The health service regularly updates its electronic health record software to include the most recent medicines information, clinical guidelines, decision-support tools and health-assessment templates. For commonly used guidelines, it develops clinical protocols to help staff put them into practice.

When the service inducts new staff it gives them advice on where they will find resources and guidelines, and any other available communication methods – for example, clinical staff meetings. All staff are promptly informed about updates to clinical information and resources.

The part-time staff have established a communications book in which they leave messages for each other about patients who have had changes in treatment or who need to be followed up. They also use the communication book if there has been a major change in the service’s protocol or guidelines.

The service holds, and documents, regular clinical team meetings that include discussions on available new treatments as well as current processes that may improve how the service provides care to its patients. These meetings are also an opportunity for staff members to share their knowledge with others. If multiple staff members see the same patient, they talk together when necessary, to ensure they are on the same track.

‘Ensuring correct patient, correct site, correct procedure’ charts are located in all consulting and treatment rooms in the service, to remind staff to check they have the right patient before starting the consultation, doing any treatment or using a medical record.

The service has an outreach clinic located in a remote area and each Friday the remote area nurse holds ward rounds via telephone with the doctor who visits the clinic each month. They discuss any problems the nurse may have had during the week and review treatment options for patients.

Showing how you meet Criterion 1.4.1

Below are some of the ways in which an Aboriginal community controlled health service might choose to demonstrate how it meets the requirements of this criterion for accreditation against the Standards. Please use the following as examples only, because your service may choose other, better-suited, forms of evidence to show how it meets the criterion.
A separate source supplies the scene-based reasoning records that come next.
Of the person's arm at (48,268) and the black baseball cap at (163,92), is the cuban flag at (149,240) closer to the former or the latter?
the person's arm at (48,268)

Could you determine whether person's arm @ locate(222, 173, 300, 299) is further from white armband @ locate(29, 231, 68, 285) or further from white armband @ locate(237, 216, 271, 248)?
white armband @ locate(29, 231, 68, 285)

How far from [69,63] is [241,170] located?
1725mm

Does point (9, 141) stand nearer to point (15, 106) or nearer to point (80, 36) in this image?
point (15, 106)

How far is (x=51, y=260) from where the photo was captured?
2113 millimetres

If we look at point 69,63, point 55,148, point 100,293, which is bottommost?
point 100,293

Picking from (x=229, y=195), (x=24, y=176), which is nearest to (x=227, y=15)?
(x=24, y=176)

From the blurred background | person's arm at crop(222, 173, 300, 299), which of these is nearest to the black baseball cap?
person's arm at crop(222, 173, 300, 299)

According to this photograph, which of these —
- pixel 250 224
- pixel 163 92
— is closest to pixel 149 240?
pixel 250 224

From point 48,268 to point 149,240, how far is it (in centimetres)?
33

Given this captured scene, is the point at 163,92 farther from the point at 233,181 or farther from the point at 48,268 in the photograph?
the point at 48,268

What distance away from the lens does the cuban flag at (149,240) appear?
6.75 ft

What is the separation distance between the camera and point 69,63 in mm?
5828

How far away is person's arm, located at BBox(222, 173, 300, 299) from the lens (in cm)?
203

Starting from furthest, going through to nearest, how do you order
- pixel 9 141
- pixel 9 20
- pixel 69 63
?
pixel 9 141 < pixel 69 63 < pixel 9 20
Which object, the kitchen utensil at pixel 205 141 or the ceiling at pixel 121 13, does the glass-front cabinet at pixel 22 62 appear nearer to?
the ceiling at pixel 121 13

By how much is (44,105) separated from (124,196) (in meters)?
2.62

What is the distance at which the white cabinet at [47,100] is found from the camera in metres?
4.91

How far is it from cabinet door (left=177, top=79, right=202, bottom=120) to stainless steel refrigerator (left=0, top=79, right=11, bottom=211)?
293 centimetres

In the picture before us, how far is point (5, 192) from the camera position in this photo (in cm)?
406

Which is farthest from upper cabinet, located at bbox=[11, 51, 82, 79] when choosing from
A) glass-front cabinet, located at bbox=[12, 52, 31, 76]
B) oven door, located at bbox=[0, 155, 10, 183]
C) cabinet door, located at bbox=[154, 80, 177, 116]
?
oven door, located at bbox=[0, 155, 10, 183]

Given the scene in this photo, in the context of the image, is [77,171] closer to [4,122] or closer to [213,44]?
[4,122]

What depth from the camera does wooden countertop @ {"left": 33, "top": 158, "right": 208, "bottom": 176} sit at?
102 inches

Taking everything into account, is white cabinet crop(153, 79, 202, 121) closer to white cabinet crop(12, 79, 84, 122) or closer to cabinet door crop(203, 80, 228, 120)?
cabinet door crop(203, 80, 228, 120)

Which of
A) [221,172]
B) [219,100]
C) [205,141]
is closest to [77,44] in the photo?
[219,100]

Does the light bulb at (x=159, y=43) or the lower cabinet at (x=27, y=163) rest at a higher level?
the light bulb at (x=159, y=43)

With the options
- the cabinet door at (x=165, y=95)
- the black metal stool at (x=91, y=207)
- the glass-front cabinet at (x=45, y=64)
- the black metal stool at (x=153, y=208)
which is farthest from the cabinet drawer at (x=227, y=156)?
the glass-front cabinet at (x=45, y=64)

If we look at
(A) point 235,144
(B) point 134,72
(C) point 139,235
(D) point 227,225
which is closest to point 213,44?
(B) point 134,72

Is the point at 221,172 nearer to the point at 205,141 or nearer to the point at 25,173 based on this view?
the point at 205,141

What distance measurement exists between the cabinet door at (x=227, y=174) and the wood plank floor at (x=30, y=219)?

  • Make current clinical guidelines available in electronic and/or hard copy for staff to access.
  • Ensure and show that electronic health record software is regularly updated to the most recent version.
  • Keep records of clinical team meetings about the use of clinical guidelines.
  • Have regular clinical team meetings that are documented.
  • Ensure that when asked, staff members can show how they find and use resources and guidelines.
  • Keep a communication book, internal mail and/or email system to pass on important messages to other staff members.
  • Keep well-documented health records, treatment and care plans in patient health records.
  • Ensure that when asked, staff members can explain how they discuss the care of patients with other staff members, while ensuring patient confidentiality.
  • Ensure that when asked, staff members can show what evidence-based resources and guidelines they use regularly.
  • Ensure that when asked, staff members can explain what steps they take to help patients feel culturally secure in the service.
  • Ensure that when asked, clinical staff members can explain what specific clinical guidelines the service uses for patients who identify as Aboriginal or Torres Strait Islander, how they access them and how they use them to support evidence-based practice, including in the prevention and management of chronic diseases.